March 17, 1998|By David Folkenflik | David Folkenflik,SUN NATIONAL STAFF

SILVER SPRING -- At a time when the White House is again awash in allegations of sexual misconduct, President Clinton found a raucously enthusiastic reception at a suburban high school in nearby Montgomery County.

Hundreds of Springbrook High School juniors and seniors cheered the president and brushed off any accusations against him.

"Personally, I don't care about his sex life or what he does outside his office," said Paul Goldberg, a junior. "Possibly the president could have made some advances, or these women could have been fantasizing about being with someone that powerful. As long as he's able to do his job, all is fine."

Clinton told students that low scores by U.S. high school students on international math and science tests constituted "a big national headache," and he called for states to institute more rigorous standards in those fields. He also took the opportunity to promote his education agenda, which includes more federal money for teachers and school construction, tax breaks for college tuition, and additional scholarship money for undergraduates.

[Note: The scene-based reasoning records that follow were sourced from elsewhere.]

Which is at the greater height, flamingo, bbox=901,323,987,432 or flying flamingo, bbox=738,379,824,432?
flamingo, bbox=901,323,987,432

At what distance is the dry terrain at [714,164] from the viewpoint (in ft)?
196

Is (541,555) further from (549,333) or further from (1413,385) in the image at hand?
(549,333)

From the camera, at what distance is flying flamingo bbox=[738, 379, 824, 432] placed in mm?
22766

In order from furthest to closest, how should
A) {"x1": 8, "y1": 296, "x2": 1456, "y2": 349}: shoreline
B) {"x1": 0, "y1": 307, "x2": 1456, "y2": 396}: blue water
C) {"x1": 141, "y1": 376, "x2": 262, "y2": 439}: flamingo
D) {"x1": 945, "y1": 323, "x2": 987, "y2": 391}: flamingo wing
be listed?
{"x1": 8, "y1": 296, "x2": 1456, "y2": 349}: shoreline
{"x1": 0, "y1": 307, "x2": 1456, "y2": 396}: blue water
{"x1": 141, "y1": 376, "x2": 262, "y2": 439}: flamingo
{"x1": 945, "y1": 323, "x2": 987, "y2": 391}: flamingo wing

The president's talk was preceded by a round-table discussion on science instruction with educators and public officials, among them Gov. Parris N. Glendening, who reiterated his long-standing support for the president.

On Sunday, in a televised interview, former White House aide Kathleen Willey said that she was kissed and groped by Clinton and that he perjured himself in denying the allegation. But Glendening declined to be drawn into the controversy.

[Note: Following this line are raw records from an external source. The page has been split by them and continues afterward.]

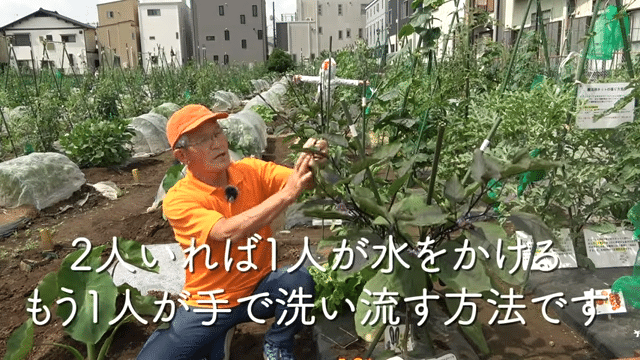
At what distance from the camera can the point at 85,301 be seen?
2010mm

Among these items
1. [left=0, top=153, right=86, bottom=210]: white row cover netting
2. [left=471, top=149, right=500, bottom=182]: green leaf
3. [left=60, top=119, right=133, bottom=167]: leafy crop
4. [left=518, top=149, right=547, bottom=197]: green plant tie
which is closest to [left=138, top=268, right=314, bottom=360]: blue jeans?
[left=518, top=149, right=547, bottom=197]: green plant tie

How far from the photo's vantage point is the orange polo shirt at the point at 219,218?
1.86m

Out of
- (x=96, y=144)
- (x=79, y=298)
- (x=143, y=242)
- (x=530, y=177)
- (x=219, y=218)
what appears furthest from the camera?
(x=96, y=144)

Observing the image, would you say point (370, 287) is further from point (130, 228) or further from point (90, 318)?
point (130, 228)

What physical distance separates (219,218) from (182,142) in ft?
1.04

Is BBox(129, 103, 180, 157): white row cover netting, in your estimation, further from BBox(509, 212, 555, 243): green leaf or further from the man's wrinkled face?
BBox(509, 212, 555, 243): green leaf

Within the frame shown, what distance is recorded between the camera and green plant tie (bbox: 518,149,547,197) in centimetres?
217

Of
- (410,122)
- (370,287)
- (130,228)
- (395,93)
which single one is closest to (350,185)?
(370,287)

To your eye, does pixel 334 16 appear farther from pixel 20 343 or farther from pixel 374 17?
pixel 20 343

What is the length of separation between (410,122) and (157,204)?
2917mm

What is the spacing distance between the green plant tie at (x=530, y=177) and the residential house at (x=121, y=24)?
3984 cm

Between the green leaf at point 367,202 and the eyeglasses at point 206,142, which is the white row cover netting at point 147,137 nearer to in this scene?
the eyeglasses at point 206,142

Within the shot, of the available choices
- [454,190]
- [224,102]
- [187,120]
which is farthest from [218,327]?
[224,102]

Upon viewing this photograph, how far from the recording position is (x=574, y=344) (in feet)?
7.25
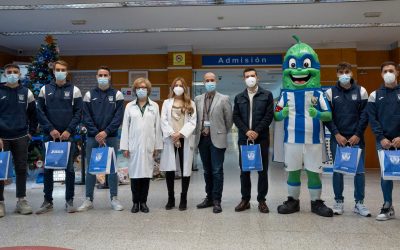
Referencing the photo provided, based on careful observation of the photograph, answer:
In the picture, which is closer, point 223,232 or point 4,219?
point 223,232

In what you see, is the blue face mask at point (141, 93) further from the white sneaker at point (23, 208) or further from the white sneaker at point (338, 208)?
the white sneaker at point (338, 208)

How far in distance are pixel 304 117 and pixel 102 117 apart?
2.28 meters

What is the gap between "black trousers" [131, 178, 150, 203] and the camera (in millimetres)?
4391

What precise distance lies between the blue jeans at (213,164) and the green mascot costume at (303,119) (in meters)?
0.72

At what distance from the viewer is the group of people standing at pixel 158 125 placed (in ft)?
13.9

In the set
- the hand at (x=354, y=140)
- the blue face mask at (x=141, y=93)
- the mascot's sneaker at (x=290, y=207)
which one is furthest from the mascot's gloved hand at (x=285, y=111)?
the blue face mask at (x=141, y=93)

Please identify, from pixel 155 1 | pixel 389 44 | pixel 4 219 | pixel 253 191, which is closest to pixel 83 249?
pixel 4 219

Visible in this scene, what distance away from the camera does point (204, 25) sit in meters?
7.45

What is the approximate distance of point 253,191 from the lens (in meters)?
5.84

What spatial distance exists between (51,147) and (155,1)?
2.97 meters

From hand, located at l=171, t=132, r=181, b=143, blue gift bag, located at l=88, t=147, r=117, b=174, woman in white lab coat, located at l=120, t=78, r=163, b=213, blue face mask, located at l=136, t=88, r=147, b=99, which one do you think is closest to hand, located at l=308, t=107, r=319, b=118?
hand, located at l=171, t=132, r=181, b=143

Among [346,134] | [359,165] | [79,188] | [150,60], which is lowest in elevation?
[79,188]

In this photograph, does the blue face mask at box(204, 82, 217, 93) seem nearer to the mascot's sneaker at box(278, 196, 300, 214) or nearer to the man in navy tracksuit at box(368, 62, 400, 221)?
the mascot's sneaker at box(278, 196, 300, 214)

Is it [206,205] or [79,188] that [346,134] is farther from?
[79,188]
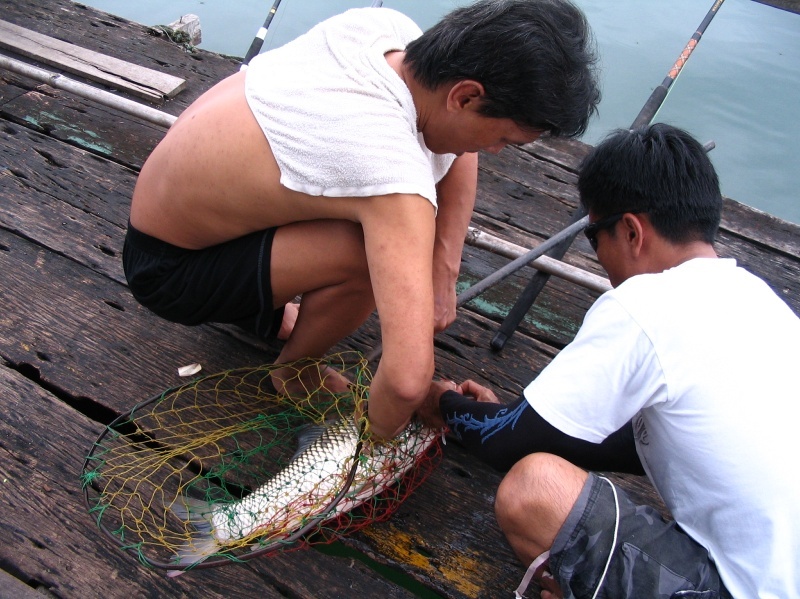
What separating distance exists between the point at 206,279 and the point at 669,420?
1215mm

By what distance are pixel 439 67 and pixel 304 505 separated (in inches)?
43.8

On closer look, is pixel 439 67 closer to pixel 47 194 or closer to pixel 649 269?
pixel 649 269

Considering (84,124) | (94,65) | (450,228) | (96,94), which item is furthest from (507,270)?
(94,65)

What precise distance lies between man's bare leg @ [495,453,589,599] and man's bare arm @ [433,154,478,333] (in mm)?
631

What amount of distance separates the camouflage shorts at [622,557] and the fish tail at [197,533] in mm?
831

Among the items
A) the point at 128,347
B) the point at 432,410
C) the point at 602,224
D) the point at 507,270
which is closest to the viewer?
the point at 602,224

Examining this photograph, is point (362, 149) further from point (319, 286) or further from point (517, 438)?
point (517, 438)

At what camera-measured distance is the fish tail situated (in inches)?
62.4

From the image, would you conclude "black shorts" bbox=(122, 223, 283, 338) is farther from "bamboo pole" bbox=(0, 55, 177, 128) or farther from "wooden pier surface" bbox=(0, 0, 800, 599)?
"bamboo pole" bbox=(0, 55, 177, 128)

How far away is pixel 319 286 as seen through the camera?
5.85ft

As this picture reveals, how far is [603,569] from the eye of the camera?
4.63ft

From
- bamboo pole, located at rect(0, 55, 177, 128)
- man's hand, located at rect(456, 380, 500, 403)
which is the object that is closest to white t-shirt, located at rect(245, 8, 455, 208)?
man's hand, located at rect(456, 380, 500, 403)

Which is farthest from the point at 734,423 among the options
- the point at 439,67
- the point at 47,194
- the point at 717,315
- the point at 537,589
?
the point at 47,194

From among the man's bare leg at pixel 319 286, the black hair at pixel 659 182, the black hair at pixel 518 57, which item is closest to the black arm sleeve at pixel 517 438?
the man's bare leg at pixel 319 286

"I'm not getting involved in all those discussions. I just follow what he's doing for the country, what he's doing, most importantly, for education, the environment, the economy. And from all those perspectives, he is doing an absolutely great job," Glendening said.

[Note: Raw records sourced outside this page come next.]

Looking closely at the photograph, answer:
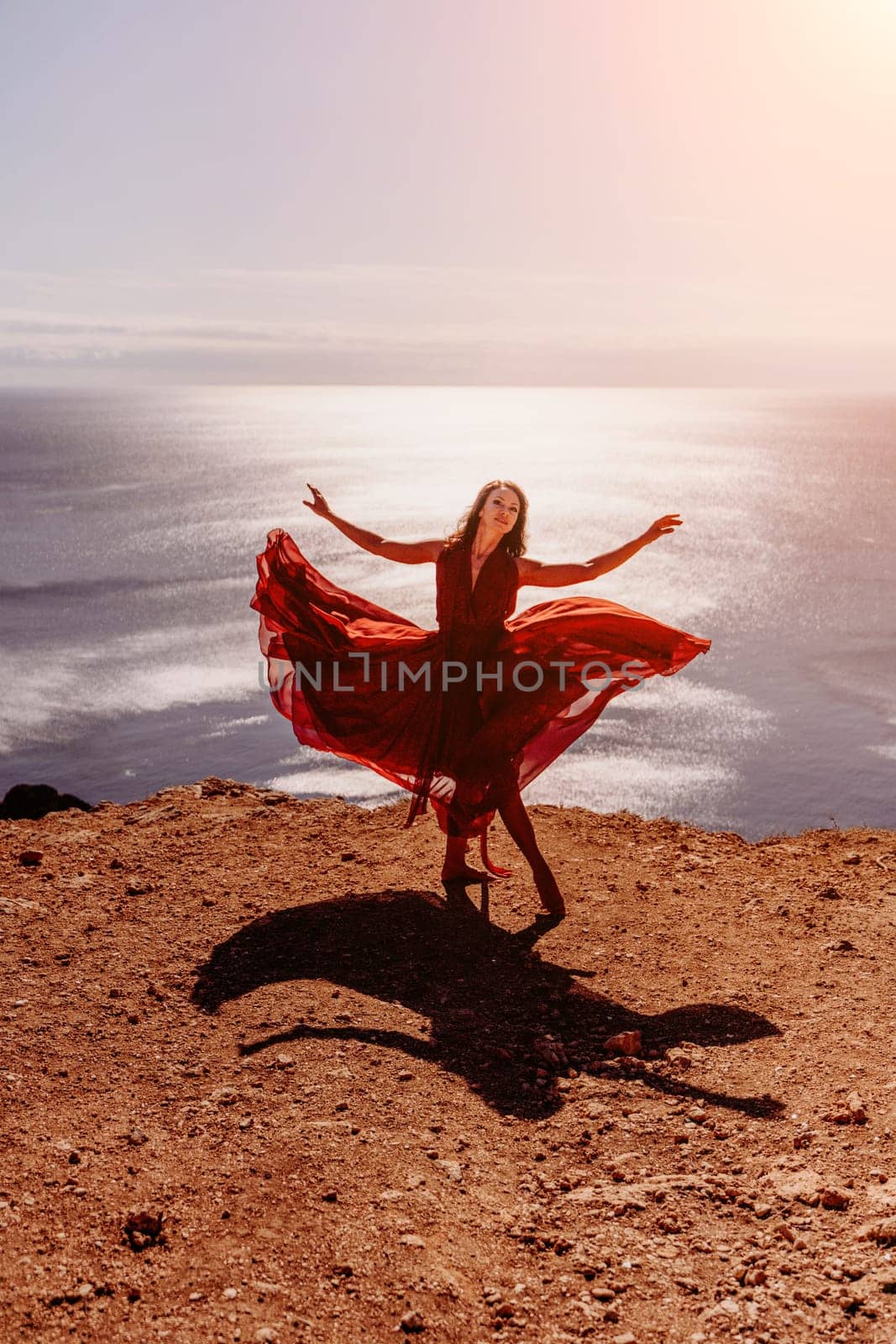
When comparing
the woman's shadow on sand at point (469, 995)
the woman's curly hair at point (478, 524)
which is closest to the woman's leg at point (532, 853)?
the woman's shadow on sand at point (469, 995)

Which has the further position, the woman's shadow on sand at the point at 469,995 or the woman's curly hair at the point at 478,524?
the woman's curly hair at the point at 478,524

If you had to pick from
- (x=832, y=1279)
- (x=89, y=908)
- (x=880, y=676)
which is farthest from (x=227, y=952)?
(x=880, y=676)

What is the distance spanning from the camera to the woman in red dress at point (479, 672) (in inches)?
264

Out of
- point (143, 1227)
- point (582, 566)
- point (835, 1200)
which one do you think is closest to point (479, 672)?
point (582, 566)

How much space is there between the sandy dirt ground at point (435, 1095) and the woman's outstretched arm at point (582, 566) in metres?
2.13

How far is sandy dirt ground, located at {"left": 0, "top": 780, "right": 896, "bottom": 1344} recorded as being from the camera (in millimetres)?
3553

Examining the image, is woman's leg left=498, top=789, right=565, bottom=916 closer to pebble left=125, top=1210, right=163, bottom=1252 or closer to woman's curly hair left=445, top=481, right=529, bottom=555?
woman's curly hair left=445, top=481, right=529, bottom=555

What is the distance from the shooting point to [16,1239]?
3801mm

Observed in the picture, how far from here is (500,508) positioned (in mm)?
6672

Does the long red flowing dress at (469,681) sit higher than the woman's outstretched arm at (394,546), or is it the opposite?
the woman's outstretched arm at (394,546)

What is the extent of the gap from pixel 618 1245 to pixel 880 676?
118 feet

"The economy has never been stronger. Not only do we have peace around the world, but I think about what he's doing in the really crucial areas, like education and the environment, and that is all that really matters to me."

Asked whether he believed Clinton's denials, the governor said: "I support the president. I have no knowledge of any reason not to believe him, and I continue to strongly support the president. I think he's doing the right thing and the country is headed in the right direction."

His comments were echoed by more than a dozen students and several teachers interviewed at the school, whose students come from a county that has been a reliable source of Clinton votes.

Said Ina Johnson, a Springbrook music teacher who identified herself as a Republican who voted for Clinton: "I'm not in a position to judge. I think the man has done an outstanding job."